Cassation again considers file “devil couple” Lacote and Van Acker

Cassation again considers file “devil couple” Lacote and Van Acker

Lacote and Van Acker had applied for an acquittal before the West Flemish court of assizes, but received 30 and 24 years in prison respectively for the 1996 murder. According to the Constitutional Court, however, there was discriminatory treatment.

Businessman killed

The British businessman Marcus Mitchell was already killed in De Haan in 1996, and Lacote and Van Acker were arrested a short time later, but were released after a few months and fled abroad. In December 2011, the couple was sentenced to life imprisonment in absentia by the West Flemish court of assizes, but it was not until November 2019 that they could be arrested in Abidjan. Both defendants appealed, but the jury also found them guilty of murder at their retrial.

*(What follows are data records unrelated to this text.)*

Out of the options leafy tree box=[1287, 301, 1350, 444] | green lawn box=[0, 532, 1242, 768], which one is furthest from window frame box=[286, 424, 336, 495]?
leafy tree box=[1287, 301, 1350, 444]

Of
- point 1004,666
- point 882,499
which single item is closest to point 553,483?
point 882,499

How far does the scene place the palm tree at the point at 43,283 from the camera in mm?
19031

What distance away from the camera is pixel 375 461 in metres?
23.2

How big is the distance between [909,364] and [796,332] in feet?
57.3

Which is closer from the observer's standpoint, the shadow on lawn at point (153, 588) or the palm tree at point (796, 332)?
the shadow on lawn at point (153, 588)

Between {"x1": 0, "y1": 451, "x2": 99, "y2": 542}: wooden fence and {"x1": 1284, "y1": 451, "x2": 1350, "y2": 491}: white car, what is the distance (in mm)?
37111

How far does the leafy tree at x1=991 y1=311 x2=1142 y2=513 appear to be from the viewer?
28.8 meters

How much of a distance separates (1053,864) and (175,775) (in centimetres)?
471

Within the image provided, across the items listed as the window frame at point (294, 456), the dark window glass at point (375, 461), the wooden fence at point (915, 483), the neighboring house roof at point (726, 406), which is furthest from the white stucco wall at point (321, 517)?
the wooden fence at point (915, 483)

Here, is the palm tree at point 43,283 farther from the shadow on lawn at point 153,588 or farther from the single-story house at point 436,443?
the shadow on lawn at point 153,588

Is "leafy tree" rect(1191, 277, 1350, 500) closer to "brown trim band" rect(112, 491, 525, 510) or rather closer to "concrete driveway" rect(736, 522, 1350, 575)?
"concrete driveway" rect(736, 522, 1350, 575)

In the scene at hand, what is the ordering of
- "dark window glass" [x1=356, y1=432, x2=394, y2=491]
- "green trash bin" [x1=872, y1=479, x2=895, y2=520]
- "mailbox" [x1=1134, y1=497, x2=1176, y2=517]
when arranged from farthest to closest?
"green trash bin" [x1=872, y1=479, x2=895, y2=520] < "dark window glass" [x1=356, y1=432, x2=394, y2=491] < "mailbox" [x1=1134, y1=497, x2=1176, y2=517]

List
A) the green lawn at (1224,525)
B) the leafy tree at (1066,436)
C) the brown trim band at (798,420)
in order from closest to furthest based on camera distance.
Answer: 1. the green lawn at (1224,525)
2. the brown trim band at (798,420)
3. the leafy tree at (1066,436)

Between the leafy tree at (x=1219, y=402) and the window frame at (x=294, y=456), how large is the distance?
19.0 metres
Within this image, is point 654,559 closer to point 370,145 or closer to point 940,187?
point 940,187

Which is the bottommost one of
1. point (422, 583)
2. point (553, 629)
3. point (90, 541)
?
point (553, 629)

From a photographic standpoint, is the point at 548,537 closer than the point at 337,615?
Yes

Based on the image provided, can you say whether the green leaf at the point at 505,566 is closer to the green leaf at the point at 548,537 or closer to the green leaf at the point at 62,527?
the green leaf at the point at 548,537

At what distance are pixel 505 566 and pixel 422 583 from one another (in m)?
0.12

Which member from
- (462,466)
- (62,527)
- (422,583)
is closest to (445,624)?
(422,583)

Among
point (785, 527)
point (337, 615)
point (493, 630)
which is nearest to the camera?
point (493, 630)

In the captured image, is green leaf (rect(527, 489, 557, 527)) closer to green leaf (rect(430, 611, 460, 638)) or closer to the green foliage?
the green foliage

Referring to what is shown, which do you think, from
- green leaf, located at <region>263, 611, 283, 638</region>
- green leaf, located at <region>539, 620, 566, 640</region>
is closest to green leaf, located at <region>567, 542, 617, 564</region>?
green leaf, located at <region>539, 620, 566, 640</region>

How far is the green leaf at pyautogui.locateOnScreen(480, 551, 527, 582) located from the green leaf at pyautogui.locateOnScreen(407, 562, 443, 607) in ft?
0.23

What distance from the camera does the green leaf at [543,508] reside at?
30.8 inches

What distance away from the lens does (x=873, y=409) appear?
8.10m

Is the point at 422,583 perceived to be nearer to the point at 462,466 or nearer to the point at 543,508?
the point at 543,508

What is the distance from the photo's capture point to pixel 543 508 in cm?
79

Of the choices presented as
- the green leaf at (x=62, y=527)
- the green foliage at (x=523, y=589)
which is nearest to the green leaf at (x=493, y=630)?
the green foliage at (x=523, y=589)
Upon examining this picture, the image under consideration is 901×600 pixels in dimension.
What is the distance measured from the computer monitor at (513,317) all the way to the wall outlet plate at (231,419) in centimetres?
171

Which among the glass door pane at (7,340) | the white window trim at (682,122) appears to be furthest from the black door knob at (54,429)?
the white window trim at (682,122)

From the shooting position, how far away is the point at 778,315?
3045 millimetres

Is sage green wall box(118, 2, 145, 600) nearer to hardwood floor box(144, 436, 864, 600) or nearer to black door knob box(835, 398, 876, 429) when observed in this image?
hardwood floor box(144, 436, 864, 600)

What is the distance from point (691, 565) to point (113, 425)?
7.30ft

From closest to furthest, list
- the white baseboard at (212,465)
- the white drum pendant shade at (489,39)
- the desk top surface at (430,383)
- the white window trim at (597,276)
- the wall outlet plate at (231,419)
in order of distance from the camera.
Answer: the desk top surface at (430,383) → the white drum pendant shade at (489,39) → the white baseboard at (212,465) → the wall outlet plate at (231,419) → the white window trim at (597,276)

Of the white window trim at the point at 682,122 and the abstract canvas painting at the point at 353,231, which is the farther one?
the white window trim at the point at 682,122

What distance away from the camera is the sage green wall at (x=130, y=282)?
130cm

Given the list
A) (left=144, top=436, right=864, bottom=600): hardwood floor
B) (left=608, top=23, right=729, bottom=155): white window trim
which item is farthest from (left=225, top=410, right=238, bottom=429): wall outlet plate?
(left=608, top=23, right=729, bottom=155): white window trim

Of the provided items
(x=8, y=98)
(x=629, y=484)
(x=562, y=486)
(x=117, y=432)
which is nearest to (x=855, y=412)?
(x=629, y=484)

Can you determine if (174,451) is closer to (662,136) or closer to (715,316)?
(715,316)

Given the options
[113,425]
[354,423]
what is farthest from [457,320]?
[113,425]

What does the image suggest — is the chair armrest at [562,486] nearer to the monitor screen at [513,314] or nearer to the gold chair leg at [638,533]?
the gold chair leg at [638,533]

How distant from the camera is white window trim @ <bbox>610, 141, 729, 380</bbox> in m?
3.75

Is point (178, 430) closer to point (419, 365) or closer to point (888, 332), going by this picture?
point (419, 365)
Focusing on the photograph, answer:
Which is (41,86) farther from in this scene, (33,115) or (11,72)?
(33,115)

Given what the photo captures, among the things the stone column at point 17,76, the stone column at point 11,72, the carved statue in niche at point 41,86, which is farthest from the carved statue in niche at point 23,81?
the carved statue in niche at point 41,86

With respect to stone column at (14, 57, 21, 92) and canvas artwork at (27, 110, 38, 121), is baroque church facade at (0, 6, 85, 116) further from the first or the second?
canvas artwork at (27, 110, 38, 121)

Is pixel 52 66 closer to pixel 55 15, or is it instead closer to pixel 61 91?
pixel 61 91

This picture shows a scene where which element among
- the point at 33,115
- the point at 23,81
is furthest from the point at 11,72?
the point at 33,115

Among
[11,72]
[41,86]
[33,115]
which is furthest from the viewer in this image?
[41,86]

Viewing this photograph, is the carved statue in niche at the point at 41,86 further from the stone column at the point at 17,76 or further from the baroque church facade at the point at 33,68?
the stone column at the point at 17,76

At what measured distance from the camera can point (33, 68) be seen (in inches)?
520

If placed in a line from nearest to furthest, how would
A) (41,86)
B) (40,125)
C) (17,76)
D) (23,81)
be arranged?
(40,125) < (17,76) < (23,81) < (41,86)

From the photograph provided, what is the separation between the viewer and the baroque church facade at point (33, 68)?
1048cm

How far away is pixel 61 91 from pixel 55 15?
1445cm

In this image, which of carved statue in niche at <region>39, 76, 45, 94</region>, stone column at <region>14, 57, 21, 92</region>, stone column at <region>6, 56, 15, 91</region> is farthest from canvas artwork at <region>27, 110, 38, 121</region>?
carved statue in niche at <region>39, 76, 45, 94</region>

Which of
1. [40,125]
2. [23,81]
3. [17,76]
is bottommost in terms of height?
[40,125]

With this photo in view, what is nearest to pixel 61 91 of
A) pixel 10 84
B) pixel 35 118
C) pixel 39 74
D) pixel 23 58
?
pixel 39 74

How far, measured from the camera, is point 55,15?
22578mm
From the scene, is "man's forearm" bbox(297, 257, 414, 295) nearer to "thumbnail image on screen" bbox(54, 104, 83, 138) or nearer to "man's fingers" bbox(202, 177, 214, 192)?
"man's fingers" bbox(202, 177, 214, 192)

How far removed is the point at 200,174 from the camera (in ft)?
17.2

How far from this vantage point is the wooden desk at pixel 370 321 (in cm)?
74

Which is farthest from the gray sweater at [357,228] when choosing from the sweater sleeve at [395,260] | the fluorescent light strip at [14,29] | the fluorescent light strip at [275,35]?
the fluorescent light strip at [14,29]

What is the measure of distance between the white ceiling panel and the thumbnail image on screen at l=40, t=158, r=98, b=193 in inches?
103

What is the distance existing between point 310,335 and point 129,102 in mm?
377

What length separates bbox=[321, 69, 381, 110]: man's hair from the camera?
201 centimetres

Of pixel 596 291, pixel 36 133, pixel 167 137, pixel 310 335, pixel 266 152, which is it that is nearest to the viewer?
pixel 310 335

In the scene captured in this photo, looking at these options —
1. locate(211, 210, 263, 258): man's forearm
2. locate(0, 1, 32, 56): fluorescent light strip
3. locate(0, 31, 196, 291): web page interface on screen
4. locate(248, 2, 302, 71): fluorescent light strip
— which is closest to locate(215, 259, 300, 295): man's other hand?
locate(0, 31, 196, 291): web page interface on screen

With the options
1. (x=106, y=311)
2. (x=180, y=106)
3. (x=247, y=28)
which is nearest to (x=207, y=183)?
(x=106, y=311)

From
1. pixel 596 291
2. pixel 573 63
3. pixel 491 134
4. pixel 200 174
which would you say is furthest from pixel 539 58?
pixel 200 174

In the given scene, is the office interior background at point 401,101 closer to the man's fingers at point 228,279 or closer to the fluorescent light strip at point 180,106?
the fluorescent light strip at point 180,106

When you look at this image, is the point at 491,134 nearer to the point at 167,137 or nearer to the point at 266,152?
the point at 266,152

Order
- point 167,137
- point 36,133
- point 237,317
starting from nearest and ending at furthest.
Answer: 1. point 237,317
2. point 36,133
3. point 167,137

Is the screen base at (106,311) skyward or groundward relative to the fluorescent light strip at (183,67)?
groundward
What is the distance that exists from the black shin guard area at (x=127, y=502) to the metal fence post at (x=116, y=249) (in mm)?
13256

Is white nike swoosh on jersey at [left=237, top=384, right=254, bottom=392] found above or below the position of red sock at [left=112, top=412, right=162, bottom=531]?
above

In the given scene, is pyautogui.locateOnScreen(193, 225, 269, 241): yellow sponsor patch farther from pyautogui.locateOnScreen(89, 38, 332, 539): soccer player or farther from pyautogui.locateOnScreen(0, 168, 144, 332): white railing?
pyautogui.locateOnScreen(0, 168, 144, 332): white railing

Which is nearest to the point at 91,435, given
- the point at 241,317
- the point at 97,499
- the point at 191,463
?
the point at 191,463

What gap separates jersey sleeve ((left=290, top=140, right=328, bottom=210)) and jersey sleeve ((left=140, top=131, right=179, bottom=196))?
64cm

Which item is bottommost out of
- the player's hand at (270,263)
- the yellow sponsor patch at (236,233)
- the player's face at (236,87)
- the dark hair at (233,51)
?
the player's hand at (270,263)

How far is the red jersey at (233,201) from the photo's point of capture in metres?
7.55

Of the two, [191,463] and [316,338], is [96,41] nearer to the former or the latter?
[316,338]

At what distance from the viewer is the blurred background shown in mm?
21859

The judgment did take into account the exceeding of the reasonable term.

Court of Cassation

Both accused then went to the Court of Cassation and argued, among other things, that the West Flemish assize court had decided not to call nine witnesses at the preliminary hearing. Normally an appeal in cassation against such a preliminary ruling is not possible, but the defense of Lacote and Van Acker saw this as a violation of the principle of equality. If a criminal court or a court of appeal rejects a hearing of witnesses in an interlocutory judgment or judgment, an appeal in cassation is possible.

The Court of Cassation submitted the discussion to the Constitutional Court, which ruled that there had indeed been discriminatory treatment. On Tuesday, the Court of Cassation must now decide whether to overturn the convictions of both.